BANGOR IN VINTAGE POSTCARDS, Arcadia Publishing, Portsmouth, N.H., 126 pages, $19.99.
More than 30 years ago, a 25-cent postcard kindled Richard Shaw’s lifelong interest in small snapshots of Bangor’s history. So it is that we now have “Bangor in Vintage Postcards,” a nice installment in the Arcadia series.
A lifelong city resident and author of two previous Arcadia books on Bangor, “Bangor” and “Bangor: The Twentieth Century,” Shaw has a fine appreciation of Bangor landmarks in print, from the old Bangor Auditorium to the original City Hall to the beloved Union Station.
Especially good is an interior shot of Union Station, which the author notes was the through station for trains returning from Nova Scotia with remains of victims of the Titanic disaster in 1912.
In fact, it is Shaw’s passion for historical tidbits that so enlivens this historical volume, augmenting three views of the Standpipe, for instance, with the information that the water tower was painted olive drab during World War II.
The Bangor waterfront was busy, the postcards show, for craft from the little ferry Bon Ton II to the Boston steamer Belfast to a canoe paddled by female fisherman Jennie Sullivan all plied the Penobscot River.
The Kenduskeag Stream comes in for equal treatment in Shaw’s book, including several views of the rocky Lover’s Leap.

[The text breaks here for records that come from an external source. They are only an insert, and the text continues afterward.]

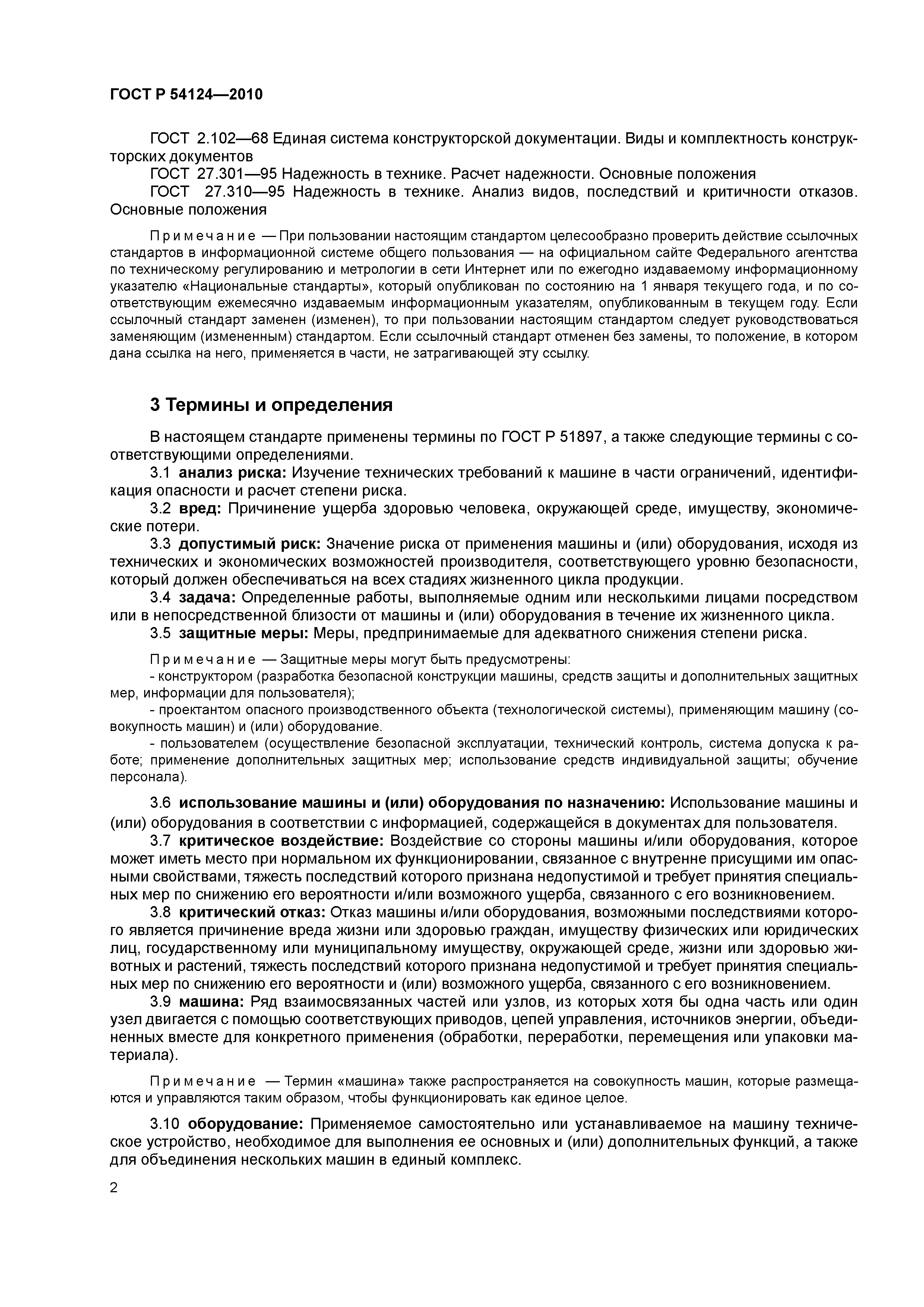 ГОСТ Р 54124—2010

ГОСТ 2.102—68 Единая система конструкторской документации. Виды и комплектность конструкторских документов
ГОСТ 27.301—95 Надежность в технике. Расчет надежности. Основные положения
ГОСТ 27.310—95 Надежность в технике. Анализ видов, последствий и критичности отказов. Основные положения

Примечание — При пользовании настоящим стандартом целесообразно проверить действие ссылочных стандартов в информационной системе общего пользования — на официальном сайте Федерального агентства по техническому регулированию и метрологии в сети Интернет или по ежегодно издаваемому информационному указателю «Национальные стандарты», который опубликован по состоянию на 1 января текущего года, и по соответствующим ежемесячно издаваемым информационным указателям, опубликованным в текущем году. Если ссылочный стандарт заменен (изменен), то при пользовании настоящим стандартом следует руководствоваться заменяющим (измененным) стандартом. Если ссылочный стандарт отменен без замены, то положение, в котором дана ссылка на него, применяется в части, не затрагивающей эту ссылку.

3 Термины и определения

В настоящем стандарте применены термины по ГОСТ Р 51897, а также следующие термины с соответствующими определениями.
3.1 анализ риска: Изучение технических требований к машине в части ограничений, идентификация опасности и расчет степени риска.
3.2 вред: Причинение ущерба здоровью человека, окружающей среде, имуществу, экономические потери.
3.3 допустимый риск: Значение риска от применения машины и (или) оборудования, исходя из технических и экономических возможностей производителя, соответствующего уровню безопасности, который должен обеспечиваться на всех стадиях жизненного цикла продукции.
3.4 задача: Определенные работы, выполняемые одним или несколькими лицами посредством или в непосредственной близости от машины и (или) оборудования в течение их жизненного цикла.
3.5 защитные меры: Меры, предпринимаемые для адекватного снижения степени риска.

Примечание — Защитные меры могут быть предусмотрены:
- конструктором (разработка безопасной конструкции машины, средств защиты и дополнительных защитных мер, информации для пользователя);
- проектантом опасного производственного объекта (технологической системы), применяющим машину (совокупность машин) и (или) оборудование.
- пользователем (осуществление безопасной эксплуатации, технический контроль, система допуска к работе; применение дополнительных защитных мер; использование средств индивидуальной защиты; обучение персонала).

3.6 использование машины и (или) оборудования по назначению: Использование машины и (или) оборудования в соответствии с информацией, содержащейся в документах для пользователя.
3.7 критическое воздействие: Воздействие со стороны машины и/или оборудования, которое может иметь место при нормальном их функционировании, связанное с внутренне присущими им опасными свойствами, тяжесть последствий которого признана недопустимой и требует принятия специальных мер по снижению его вероятности и/или возможного ущерба, связанного с его возникновением.
3.8 критический отказ: Отказ машины и/или оборудования, возможными последствиями которого является причинение вреда жизни или здоровью граждан, имуществу физических или юридических лиц, государственному или муниципальному имуществу, окружающей среде, жизни или здоровью животных и растений, тяжесть последствий которого признана недопустимой и требует принятия специальных мер по снижению его вероятности и (или) возможного ущерба, связанного с его возникновением.
3.9 машина: Ряд взаимосвязанных частей или узлов, из которых хотя бы одна часть или один узел двигается с помощью соответствующих приводов, цепей управления, источников энергии, объединенных вместе для конкретного применения (обработки, переработки, перемещения или упаковки материала).

Примечание — Термин «машина» также распространяется на совокупность машин, которые размещаются и управляются таким образом, чтобы функционировать как единое целое.

3.10 оборудование: Применяемое самостоятельно или устанавливаемое на машину техническое устройство, необходимое для выполнения ее основных и (или) дополнительных функций, а также для объединения нескольких машин в единый комплекс.

2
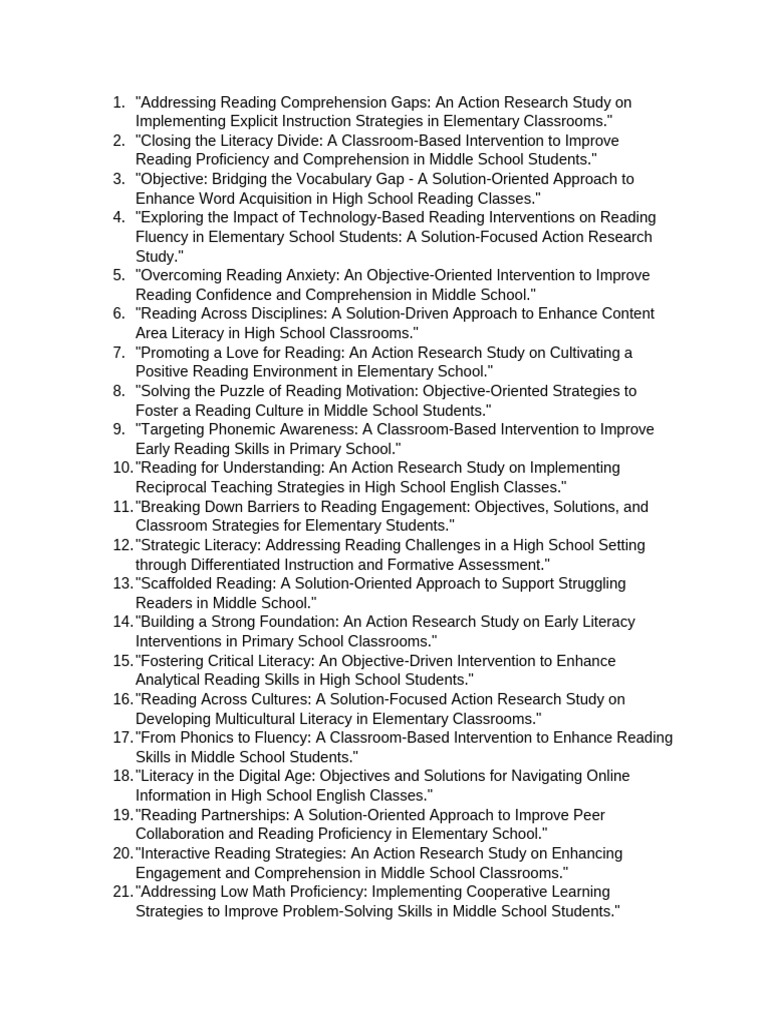 1. "Addressing Reading Comprehension Gaps: An Action Research Study on Implementing Explicit Instruction Strategies in Elementary Classrooms."
2. "Closing the Literacy Divide: A Classroom-Based Intervention to Improve Reading Proficiency and Comprehension in Middle School Students."
3. "Objective: Bridging the Vocabulary Gap - A Solution-Oriented Approach to Enhance Word Acquisition in High School Reading Classes."
4. "Exploring the Impact of Technology-Based Reading Interventions on Reading Fluency in Elementary School Students: A Solution-Focused Action Research Study."
5. "Overcoming Reading Anxiety: An Objective-Oriented Intervention to Improve Reading Confidence and Comprehension in Middle School."
6. "Reading Across Disciplines: A Solution-Driven Approach to Enhance Content Area Literacy in High School Classrooms."
7. "Promoting a Love for Reading: An Action Research Study on Cultivating a Positive Reading Environment in Elementary School."
8. "Solving the Puzzle of Reading Motivation: Objective-Oriented Strategies to Foster a Reading Culture in Middle School Students."
9. "Targeting Phonemic Awareness: A Classroom-Based Intervention to Improve Early Reading Skills in Primary School."
10. "Reading for Understanding: An Action Research Study on Implementing Reciprocal Teaching Strategies in High School English Classes."
11. "Breaking Down Barriers to Reading Engagement: Objectives, Solutions, and Classroom Strategies for Elementary Students."
12. "Strategic Literacy: Addressing Reading Challenges in a High School Setting through Differentiated Instruction and Formative Assessment."
13. "Scaffolded Reading: A Solution-Oriented Approach to Support Struggling Readers in Middle School."
14. "Building a Strong Foundation: An Action Research Study on Early Literacy Interventions in Primary School Classrooms."
15. "Fostering Critical Literacy: An Objective-Driven Intervention to Enhance Analytical Reading Skills in High School Students."
16. "Reading Across Cultures: A Solution-Focused Action Research Study on Developing Multicultural Literacy in Elementary Classrooms."
17. "From Phonics to Fluency: A Classroom-Based Intervention to Enhance Reading Skills in Middle School Students."
18. "Literacy in the Digital Age: Objectives and Solutions for Navigating Online Information in High School English Classes."
19. "Reading Partnerships: A Solution-Oriented Approach to Improve Peer Collaboration and Reading Proficiency in Elementary School."
20. "Interactive Reading Strategies: An Action Research Study on Enhancing Engagement and Comprehension in Middle School Classrooms."
21. "Addressing Low Math Proficiency: Implementing Cooperative Learning Strategies to Improve Problem-Solving Skills in Middle School Students."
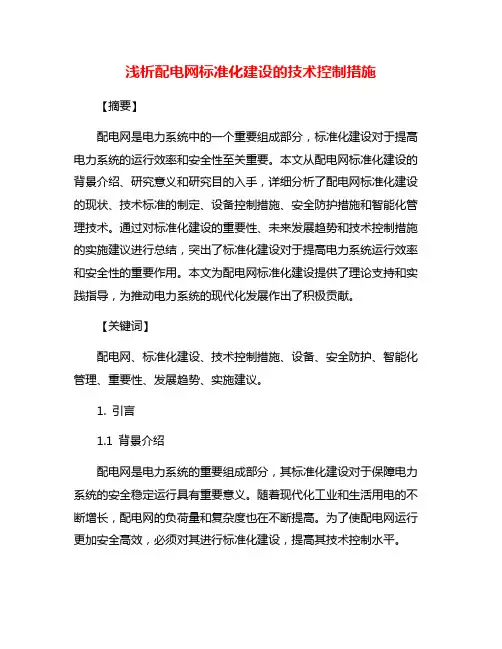 浅析配电网标准化建设的技术控制措施

【摘要】

配电网是电力系统中的一个重要组成部分，标准化建设对于提高电力系统的运行效率和安全性至关重要。本文从配电网标准化建设的背景介绍、研究意义和研究目的入手，详细分析了配电网标准化建设的现状、技术标准的制定、设备控制措施、安全防护措施和智能化管理技术。通过对标准化建设的重要性、未来发展趋势和技术控制措施的实施建议进行总结，突出了标准化建设对于提高电力系统运行效率和安全性的重要作用。本文为配电网标准化建设提供了理论支持和实践指导，为推动电力系统的现代化发展作出了积极贡献。

【关键词】

配电网、标准化建设、技术控制措施、设备、安全防护、智能化管理、重要性、发展趋势、实施建议。

1. 引言

1.1 背景介绍

配电网是电力系统的重要组成部分，其标准化建设对于保障电力系统的安全稳定运行具有重要意义。随着现代化工业和生活用电的不断增长，配电网的负荷量和复杂度也在不断提高。为了使配电网运行更加安全高效，必须对其进行标准化建设，提高其技术控制水平。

And thanks to postcards, we can remember nearby Maxfield’s Mill and Morse’s Bridge.
Most amazing, perhaps, are views of the stream and downtown buildings – three blocks’ worth or more – before the destruction of the Great Bangor Fire of 1911. Shaw has to say what’s what along the shore, because otherwise, how would we know?
One postcard commemorates the starting of the fire and how it jumped the stream when an easterly breeze carried embers from Broad Street to Exchange – even though the stream was wider then.
The Great Bangor Fires get a chapter all their own, and sad to say, there are enough postcards to justify it. One view shows “the burnt district from the tower of City Hall,” then on Hammond Street.
Still another postcard of the $3 million in devastation is two pages wide, including a portion of the seven-story Morse Oliver building.
Yet another major fire destroyed the original Bangor Opera House on Jan. 15, 1914 – 90 years to the day before the Masonic Building across the street burned down.
There are other types of monuments as well, from Charles E. Tefft’s The River Drivers to Normand Martin’s Paul Bunyan to the U.S.S. Maine memorial in Davenport Park.
Then, too, there are “Stout-Hearted Men and Women,” among them explorer Robert E. Peary, who came to the Bangor House shortly after discovering the North Pole.
There are country musicians such as Ray Little and his band, and also Frances and Dana “Shorty” Thomas, the latter who had his own television show in the 1960s.
Organizations range from Anah Temple Shriners to the Knights of Columbus, who carried a gigantic flag up Main Street in a parade, which may have been held on the original Armistice Day.
Other downtown views take in Freese’s Department Store – familiar not only to Bangor residents and visitors but to countless children who tuned in to the Freese’s-sponsored Santa show in the 1960s.
And does anyone remember when Park Street was called “Undertakers Row” because of the mortician’s facilities that lined the street?
Whether you remember what you see in these postcards, whether you’ve only heard about it, or whether you’re finding out about an event for the first time, Richard Shaw’s “Bangor in Vintage Postcards” is well worth a look.